## Problem to solve
Can you reproduce the listing starting at the line that contains "From these items" and ending at the end of the listing, replacing "nearest" with "closest" and leaving everything else unchanged?

## Given records
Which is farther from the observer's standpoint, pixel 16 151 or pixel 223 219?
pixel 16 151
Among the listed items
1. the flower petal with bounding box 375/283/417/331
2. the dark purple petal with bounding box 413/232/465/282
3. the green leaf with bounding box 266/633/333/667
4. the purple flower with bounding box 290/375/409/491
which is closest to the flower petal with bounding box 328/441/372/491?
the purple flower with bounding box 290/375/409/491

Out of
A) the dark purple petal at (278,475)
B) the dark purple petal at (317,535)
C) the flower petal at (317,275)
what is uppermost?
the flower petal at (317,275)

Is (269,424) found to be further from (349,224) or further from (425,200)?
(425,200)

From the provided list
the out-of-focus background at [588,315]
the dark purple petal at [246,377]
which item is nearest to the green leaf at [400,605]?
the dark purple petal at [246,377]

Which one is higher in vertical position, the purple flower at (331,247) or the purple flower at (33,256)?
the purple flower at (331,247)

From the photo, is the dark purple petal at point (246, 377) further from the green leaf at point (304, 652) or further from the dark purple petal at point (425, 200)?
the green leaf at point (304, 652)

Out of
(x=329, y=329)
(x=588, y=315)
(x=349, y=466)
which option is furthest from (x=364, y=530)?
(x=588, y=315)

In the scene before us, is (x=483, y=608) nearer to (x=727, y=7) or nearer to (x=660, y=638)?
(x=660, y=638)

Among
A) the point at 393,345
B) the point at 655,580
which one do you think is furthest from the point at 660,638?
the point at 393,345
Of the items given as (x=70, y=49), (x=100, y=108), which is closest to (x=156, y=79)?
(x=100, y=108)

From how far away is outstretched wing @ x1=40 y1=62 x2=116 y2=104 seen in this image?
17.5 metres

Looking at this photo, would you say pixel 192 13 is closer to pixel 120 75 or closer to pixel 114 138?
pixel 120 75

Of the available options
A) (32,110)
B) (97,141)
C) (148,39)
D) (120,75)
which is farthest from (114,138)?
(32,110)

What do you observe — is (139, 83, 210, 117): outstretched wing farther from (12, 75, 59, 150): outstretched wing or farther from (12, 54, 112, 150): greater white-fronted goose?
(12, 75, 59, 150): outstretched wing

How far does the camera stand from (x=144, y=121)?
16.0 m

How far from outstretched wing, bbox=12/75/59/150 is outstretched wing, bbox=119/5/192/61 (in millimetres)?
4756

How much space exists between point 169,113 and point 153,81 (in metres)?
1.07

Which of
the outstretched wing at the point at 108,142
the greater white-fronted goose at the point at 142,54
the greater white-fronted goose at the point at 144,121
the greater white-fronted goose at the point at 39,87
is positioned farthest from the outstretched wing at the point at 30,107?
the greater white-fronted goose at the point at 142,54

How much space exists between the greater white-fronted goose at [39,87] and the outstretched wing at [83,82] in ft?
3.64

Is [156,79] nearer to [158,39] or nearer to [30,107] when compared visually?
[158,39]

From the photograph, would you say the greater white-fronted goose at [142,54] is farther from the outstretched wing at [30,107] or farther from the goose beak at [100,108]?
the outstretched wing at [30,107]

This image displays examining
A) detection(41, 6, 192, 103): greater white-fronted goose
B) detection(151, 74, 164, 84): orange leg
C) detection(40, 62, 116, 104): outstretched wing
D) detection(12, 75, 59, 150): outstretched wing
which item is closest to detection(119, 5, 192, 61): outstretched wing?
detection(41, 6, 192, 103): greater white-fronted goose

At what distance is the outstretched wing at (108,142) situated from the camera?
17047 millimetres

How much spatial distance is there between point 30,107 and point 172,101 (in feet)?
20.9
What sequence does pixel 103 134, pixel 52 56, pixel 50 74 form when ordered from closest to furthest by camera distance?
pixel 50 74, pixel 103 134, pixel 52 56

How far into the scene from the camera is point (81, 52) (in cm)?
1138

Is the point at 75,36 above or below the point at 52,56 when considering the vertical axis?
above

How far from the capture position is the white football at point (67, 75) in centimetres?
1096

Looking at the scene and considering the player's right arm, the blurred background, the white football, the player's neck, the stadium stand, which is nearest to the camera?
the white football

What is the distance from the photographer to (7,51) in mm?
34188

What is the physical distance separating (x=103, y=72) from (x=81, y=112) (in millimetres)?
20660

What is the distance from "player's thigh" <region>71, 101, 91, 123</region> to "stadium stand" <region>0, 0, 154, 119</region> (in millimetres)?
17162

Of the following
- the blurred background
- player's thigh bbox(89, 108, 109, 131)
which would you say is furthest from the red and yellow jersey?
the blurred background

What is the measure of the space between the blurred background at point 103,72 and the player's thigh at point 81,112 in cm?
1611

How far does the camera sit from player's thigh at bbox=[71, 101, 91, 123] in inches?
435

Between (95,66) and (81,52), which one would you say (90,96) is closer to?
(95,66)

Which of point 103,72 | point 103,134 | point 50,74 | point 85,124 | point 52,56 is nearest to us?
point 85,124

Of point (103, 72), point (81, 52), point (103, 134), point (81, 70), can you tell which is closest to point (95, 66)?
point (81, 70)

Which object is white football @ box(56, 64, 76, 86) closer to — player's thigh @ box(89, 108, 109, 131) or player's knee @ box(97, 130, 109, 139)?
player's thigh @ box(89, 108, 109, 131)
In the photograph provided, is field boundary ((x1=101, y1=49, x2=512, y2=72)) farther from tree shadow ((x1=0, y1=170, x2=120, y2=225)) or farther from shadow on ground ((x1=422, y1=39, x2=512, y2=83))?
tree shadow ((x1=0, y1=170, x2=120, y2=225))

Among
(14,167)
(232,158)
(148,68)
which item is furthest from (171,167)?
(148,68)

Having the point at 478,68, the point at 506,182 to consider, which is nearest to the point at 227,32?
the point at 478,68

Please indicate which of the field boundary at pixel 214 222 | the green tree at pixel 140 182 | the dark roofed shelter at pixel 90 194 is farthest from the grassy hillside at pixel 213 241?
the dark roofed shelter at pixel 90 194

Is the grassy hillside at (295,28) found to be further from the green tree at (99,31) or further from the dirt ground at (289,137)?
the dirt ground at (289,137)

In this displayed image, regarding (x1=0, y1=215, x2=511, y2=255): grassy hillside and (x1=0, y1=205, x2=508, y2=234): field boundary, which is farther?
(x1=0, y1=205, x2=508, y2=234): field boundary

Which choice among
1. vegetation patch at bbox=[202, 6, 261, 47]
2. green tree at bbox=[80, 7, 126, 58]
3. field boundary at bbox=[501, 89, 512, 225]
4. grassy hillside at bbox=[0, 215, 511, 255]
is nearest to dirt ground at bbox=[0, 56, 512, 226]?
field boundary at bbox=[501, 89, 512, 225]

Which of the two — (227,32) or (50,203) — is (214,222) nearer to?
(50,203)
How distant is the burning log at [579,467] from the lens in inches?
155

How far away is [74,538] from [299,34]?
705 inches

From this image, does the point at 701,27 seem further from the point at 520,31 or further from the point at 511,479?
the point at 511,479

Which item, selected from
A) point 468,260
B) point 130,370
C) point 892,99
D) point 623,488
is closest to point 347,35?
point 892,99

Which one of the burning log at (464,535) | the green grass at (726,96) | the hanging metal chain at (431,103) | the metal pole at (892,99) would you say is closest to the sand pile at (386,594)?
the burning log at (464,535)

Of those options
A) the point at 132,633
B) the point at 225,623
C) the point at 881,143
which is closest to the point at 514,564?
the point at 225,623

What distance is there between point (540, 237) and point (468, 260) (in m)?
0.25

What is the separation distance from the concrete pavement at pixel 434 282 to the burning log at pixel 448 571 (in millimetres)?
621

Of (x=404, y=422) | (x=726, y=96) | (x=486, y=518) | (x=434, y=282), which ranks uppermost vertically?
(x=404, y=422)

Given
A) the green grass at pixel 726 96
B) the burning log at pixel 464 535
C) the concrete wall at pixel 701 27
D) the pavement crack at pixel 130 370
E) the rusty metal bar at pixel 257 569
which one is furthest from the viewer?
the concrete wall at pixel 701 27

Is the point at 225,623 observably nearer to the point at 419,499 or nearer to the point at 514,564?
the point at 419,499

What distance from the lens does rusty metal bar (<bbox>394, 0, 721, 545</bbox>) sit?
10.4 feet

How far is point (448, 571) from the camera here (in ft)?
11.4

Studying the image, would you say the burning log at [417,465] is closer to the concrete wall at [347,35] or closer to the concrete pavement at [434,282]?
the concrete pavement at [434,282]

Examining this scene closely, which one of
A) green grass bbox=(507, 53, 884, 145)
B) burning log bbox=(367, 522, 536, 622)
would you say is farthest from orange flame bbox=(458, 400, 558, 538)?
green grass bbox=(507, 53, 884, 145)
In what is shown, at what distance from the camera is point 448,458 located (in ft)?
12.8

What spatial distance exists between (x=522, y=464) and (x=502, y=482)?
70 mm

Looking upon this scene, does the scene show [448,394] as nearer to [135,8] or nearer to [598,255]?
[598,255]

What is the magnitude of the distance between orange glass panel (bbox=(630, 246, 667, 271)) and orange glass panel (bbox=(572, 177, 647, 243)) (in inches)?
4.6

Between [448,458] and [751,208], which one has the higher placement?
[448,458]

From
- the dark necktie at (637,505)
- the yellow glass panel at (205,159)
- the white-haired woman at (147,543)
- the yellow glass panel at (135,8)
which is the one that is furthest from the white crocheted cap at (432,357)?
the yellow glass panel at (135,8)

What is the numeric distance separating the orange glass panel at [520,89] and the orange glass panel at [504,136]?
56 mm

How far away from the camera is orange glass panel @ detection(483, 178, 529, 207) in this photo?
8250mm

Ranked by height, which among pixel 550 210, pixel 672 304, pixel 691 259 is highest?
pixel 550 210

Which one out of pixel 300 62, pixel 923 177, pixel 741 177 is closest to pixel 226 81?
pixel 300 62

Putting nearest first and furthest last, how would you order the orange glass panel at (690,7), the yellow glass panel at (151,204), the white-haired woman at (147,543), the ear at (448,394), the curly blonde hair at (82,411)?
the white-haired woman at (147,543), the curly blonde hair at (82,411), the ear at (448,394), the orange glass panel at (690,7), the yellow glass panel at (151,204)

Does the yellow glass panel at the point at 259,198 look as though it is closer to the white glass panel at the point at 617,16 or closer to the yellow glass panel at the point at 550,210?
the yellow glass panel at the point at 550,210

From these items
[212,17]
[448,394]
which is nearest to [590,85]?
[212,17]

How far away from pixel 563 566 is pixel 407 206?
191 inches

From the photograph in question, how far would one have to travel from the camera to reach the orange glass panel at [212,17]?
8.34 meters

## Solution below
From these items
[212,17]
[448,394]
which is closest to [590,85]?
[212,17]

How far away from pixel 563 566 is pixel 407 206?
191 inches

From the photograph in question, how far would one have to travel from the camera to reach the orange glass panel at [212,17]?
8.34 meters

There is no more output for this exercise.